The test is typically taken after overnight fasting because it allows variables to be minimized. It also helps to give a clearer picture of LDL cholesterol, as this needs to be calculated and can have distorted results if calculated after eating.
The lipid profile will be able to inform you of your levels of HDL, LDL, triglycerides, total cholesterol, and your total cholesterol/HDL ratio. Knowing these results will help you to determine if you’re at risk of high cholesterol and provide a picture of your overall health.
To see the impacts of long-term fasting on your cholesterol, you can get a lipid profile carried out to get a baseline picture before you start making any changes to your eating habits. Then, after following a fasting regimen for an extended period, you can have another lipid profile test carried out. This will enable you to compare the results and see the direct effects of your fasting regimen.
Fasting is not recommended in a few circumstances. If you have a history of disordered eating or are underweight, do not attempt fasting. If you are pregnant, breastfeeding, or taking certain medications for diabetes, you will need to take other steps to lower your cholesterol.
Fasting can also be challenging to take on psychologically, for example, being placed in various social scenarios while trying to maintain your fast.
We would recommend talking to your doctor first to see if fasting could work for you. You may want to start gradually to see how your body responds and see if you can fast in a sustainable and healthy way.
Fasting isn’t the only way to lower your cholesterol. There are many other dietary changes that you can make. You can reduce saturated fats and eliminate trans fats. Foods high in these fats are fried foods, baked goods, and fatty meats.
Eating more fiber is great for lowering your cholesterol. Start with beans, broccoli, and plenty of whole grains.
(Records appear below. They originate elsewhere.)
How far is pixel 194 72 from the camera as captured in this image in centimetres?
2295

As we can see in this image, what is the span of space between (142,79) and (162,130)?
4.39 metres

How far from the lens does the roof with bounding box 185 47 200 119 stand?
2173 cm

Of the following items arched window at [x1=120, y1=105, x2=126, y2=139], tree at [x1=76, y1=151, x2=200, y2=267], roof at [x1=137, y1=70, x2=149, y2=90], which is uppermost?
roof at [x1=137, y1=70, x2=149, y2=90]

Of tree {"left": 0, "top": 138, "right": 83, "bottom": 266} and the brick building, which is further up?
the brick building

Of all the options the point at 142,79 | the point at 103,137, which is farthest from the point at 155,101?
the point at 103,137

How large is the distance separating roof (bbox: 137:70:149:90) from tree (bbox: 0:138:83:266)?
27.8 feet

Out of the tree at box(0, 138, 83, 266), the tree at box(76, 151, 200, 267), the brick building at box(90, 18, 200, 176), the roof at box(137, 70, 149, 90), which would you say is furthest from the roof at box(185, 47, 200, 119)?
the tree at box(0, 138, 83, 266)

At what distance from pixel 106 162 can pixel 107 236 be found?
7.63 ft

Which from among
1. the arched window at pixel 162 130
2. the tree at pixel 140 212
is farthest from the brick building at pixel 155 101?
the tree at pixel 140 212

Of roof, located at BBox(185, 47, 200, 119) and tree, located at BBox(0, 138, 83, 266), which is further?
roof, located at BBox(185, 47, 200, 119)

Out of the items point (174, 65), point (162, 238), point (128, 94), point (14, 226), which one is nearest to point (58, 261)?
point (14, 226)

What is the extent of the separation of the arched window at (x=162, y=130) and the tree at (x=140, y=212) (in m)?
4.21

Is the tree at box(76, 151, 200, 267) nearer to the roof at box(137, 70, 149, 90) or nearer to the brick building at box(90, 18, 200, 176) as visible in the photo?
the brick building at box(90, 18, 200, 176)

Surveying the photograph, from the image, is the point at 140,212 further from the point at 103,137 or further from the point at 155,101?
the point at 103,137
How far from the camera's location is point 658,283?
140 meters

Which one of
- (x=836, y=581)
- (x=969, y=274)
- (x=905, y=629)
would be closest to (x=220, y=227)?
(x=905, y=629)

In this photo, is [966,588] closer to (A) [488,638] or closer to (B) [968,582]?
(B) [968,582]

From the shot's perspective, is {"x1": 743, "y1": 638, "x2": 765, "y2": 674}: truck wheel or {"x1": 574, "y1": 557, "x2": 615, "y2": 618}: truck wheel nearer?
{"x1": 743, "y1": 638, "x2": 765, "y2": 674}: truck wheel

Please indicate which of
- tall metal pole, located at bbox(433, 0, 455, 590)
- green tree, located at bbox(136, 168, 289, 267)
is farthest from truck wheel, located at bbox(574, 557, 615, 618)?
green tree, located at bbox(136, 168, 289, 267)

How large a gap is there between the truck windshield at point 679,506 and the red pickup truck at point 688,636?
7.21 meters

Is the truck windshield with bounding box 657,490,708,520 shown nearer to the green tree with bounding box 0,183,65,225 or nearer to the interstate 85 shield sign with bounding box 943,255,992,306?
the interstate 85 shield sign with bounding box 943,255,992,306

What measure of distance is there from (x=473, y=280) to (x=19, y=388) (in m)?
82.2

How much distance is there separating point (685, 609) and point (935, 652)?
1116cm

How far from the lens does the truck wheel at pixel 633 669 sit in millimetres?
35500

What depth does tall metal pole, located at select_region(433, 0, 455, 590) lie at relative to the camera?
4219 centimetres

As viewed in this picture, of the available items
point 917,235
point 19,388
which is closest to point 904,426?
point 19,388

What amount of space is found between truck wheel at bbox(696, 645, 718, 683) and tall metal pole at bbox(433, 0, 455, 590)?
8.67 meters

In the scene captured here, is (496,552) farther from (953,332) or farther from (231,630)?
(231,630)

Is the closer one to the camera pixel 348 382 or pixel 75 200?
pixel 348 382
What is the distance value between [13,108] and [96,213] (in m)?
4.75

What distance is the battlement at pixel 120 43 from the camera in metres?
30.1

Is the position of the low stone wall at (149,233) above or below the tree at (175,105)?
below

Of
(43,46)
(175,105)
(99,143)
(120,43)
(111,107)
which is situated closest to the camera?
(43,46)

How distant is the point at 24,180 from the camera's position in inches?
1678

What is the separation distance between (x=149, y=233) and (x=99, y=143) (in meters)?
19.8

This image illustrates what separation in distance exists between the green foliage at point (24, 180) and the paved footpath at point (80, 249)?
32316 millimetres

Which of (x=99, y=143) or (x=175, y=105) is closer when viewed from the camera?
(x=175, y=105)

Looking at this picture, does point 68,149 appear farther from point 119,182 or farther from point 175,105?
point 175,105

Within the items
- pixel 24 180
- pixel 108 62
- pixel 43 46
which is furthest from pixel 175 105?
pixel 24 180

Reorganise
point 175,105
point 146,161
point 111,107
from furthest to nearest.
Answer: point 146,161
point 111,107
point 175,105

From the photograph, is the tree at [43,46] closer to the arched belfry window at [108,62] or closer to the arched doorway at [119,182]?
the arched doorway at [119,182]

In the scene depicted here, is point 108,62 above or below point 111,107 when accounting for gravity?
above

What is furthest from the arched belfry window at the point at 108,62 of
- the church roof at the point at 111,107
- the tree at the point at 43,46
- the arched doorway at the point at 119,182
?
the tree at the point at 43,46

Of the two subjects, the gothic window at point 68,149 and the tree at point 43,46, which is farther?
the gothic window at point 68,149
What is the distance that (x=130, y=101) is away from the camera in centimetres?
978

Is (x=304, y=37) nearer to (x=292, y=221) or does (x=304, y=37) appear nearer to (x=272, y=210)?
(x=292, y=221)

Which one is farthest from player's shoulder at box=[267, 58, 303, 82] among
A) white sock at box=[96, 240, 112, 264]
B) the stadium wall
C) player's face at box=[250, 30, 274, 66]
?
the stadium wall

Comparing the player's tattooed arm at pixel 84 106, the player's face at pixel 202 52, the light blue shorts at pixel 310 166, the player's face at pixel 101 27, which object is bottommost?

One study³ identified that soluble fiber from pectin, oats, and psyllium all had similar cholesterol-lowering effects, which means you can pick your favorite fiber source to add to your next meal.
You can also lower your cholesterol through what you drink by opting for low-sugar and low-fat options. Other foods to add to your weekly menu should be legumes, nuts, and avocados.
You can also lower cholesterol by exercising more, quitting smoking, and reducing alcohol consumption. Exercise lowers cholesterol by stimulating the number of receptors for LDL in the liver to boost the removal of cholesterol from the body.
Exercise also increases one of the receptors involved in cholesterol metabolism, allowing more LDL cholesterol to be transported to the liver.
Alcohol doesn’t contain cholesterol, but it can still impact your cholesterol levels. This is because alcohol affects how the liver processes and stores cholesterol, leading to a rise in triglycerides and LDL cholesterol levels.
So far, preliminary evidence has shown that fasting can be highly beneficial to health and has the ability to lower cholesterol. Fasting might be something you want to discuss next time you see your doctor.
It’s important to remember that fasting isn’t for everyone, and you should prioritize tailoring it carefully to your individual needs. If fasting isn’t an option for you, there are also many other potential steps you can take to lower your cholesterol and boost your overall health.